С закрытием театра В.Ф. Комиссаржевской, констатирует Всеволодский-Гернгросс, новое направление потеряло свою цитадель, потеряло остроту удара, потеряло свою кафедру и, растворяясь в театре реалистическом и натуралистическом, смягчалось и сглаживалось. Однако оно, естественно, не могло этим довольствоваться; сознание того, что, в сущности, будучи разбито внешне, оно подчиняло своему вниманию все остальные театры, заставляло продолжать лабораторную работу. В 1914 году в Москве открылся Московский Камерный театр, учрежденный А.Я. Таировым. Но к этому времени новое направление было лишено своей новаторской остроты, и первое время этот театр имел значение преимущественно суммирующее, эпигонствующее. Будучи театром формальных исканий, Московский Камерный театр окреп только с того момента, как уже успевший выдохнуться символизм заменился новым направлением – футуризмом.

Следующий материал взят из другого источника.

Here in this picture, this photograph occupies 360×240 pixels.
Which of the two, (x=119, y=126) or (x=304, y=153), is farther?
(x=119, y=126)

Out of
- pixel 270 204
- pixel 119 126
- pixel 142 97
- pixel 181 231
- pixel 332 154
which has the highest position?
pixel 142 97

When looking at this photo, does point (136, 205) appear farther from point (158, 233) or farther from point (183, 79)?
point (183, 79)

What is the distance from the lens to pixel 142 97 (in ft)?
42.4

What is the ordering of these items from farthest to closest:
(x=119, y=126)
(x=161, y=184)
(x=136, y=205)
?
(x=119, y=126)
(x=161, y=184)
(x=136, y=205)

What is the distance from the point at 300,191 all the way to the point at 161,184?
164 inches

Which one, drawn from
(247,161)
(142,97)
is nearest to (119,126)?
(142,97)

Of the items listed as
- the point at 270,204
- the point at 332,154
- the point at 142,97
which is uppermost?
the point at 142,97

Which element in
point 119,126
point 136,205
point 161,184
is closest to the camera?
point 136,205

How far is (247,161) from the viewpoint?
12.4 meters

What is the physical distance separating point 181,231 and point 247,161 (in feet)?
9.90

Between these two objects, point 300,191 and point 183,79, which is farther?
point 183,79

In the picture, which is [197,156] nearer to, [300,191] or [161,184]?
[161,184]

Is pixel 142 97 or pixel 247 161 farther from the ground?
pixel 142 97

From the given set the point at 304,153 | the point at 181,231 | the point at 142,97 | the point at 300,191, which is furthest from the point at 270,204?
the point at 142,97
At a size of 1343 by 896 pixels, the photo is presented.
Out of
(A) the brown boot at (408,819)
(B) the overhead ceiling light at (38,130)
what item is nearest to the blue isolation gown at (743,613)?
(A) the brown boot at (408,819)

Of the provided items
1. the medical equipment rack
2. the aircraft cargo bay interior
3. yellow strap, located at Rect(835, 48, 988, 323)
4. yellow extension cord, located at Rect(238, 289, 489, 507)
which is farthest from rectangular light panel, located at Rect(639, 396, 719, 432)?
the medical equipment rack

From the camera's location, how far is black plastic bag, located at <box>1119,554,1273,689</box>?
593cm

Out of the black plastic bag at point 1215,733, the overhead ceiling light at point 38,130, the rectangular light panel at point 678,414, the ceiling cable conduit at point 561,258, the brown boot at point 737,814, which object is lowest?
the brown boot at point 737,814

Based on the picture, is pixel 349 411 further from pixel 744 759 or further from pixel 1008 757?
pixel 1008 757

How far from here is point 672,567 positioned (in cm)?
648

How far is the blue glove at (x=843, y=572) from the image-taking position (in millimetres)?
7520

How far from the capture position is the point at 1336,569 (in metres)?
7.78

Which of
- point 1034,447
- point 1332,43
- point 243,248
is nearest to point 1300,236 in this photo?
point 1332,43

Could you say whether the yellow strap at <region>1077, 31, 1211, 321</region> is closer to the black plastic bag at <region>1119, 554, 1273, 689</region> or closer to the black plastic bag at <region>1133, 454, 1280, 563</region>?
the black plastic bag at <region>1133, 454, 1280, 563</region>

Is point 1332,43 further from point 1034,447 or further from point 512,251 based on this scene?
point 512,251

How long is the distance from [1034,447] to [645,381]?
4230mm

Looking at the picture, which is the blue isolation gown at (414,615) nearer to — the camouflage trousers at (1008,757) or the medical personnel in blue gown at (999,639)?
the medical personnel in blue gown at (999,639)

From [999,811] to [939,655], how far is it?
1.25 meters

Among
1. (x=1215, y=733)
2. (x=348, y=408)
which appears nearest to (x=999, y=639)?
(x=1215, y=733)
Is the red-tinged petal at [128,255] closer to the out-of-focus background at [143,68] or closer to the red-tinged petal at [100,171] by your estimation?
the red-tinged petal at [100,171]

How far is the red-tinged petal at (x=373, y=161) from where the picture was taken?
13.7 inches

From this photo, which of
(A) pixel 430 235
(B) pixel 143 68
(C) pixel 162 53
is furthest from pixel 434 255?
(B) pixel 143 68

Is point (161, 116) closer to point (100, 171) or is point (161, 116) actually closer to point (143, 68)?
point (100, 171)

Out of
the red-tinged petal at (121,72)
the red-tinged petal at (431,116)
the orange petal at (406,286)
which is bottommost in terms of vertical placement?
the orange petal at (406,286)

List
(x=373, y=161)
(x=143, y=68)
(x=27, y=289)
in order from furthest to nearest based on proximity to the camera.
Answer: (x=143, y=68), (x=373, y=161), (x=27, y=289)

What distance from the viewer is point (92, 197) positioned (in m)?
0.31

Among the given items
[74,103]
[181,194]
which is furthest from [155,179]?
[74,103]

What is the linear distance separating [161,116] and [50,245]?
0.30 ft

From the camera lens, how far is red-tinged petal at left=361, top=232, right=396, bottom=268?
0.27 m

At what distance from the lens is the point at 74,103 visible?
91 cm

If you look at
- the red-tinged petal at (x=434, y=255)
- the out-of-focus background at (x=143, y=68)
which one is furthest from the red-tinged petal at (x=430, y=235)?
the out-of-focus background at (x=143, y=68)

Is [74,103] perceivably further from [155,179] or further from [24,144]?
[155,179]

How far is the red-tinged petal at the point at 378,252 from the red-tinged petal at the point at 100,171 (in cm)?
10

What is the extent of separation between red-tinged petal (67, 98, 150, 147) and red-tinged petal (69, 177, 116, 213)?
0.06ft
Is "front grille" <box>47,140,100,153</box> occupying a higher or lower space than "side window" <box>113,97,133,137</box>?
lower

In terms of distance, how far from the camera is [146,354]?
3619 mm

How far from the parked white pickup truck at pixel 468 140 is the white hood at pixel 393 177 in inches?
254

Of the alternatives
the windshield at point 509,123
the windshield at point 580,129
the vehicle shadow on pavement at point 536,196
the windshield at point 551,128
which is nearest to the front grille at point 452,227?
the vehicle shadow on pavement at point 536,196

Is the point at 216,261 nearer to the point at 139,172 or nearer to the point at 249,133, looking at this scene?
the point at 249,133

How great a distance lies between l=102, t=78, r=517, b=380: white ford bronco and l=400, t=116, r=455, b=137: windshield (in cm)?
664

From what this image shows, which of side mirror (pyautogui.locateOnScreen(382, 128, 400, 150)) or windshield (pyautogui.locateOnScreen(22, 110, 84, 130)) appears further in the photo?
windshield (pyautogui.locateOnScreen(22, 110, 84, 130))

Стремление Камерного театра, указывает П.А. Марков, создать и утвердить самодовлеющее театральное искусство, основу которого он видит в актере; актер же ему видится, в основных очертаньях, таким, каким он явился в эпоху расцвета театра. Интересам и целям наиболее полного раскрытия этого специфического актерского искусства подчинены в театре Таирова все средства сценической выразительности.
«Соответствие какой-либо жизненной правде, – добавляет П.А. Марков, – устранено совершенно: перед зрителями проходит театральная жизнь с театральною обстановкою, с театральными декорациями, с театральными актерами».
Я думаю, не ошибусь, если скажу, что Таиров, директор и режиссер основанного им Камерного театра, – наиболее знаком и близок европейской публике.
Я думаю так потому, что Таиров трижды приезжал в Париж – в 1923, в 1927 и в 1930 годах, – и имел здесь значительный успех как новатор театрального искусства. Представления его театра носили ту печать элегантного мастерства, которая всегда ценится парижанами, а самый репертуар Камерного театра, на котором тренировалась его труппа, включал в себе такие известные пьесы, как «Федра» Расина, «Адриенна Лекуврер» Скриба и Легуве, «Жирофле-Жирофля» Лекока и др.
Я назвал Таирова «новатором» театрального искусства. Быть может, следовало бы его назвать революционером?
Этот вопрос вызывает споры даже среди сторонников Таирова, так как в Советском Союзе слишком серьезно относятся к понятию «революционера в искусстве». Что же касается до врагов Таирова, то те, говоря о нем, вспоминают сцену из «Мадам Сан-Жен»: «Когда я говорю о Таирове, я вспоминаю замечательную фразу Фуше в “Мадам Сан-Жен”: Тюильри в огне, Париж охвачен пламенем революционного пожара, а Фуше сидит себе спокойно за кадками в прачечной знаменитой “бой-бабы” и занимается самоанализом:
– Есть, – говорит он, – революционеры и есть организаторы; я, скорее, организатор».
То же самое мог бы с успехом сказать о себе и Таиров.
Он не разрушал и не предавал огню – нет, он пришел уже тогда, когда старшее поколение новаторов расшатало здание натурализма и оставалось только ткнуть пальцем, чтобы оно развалилось окончательно.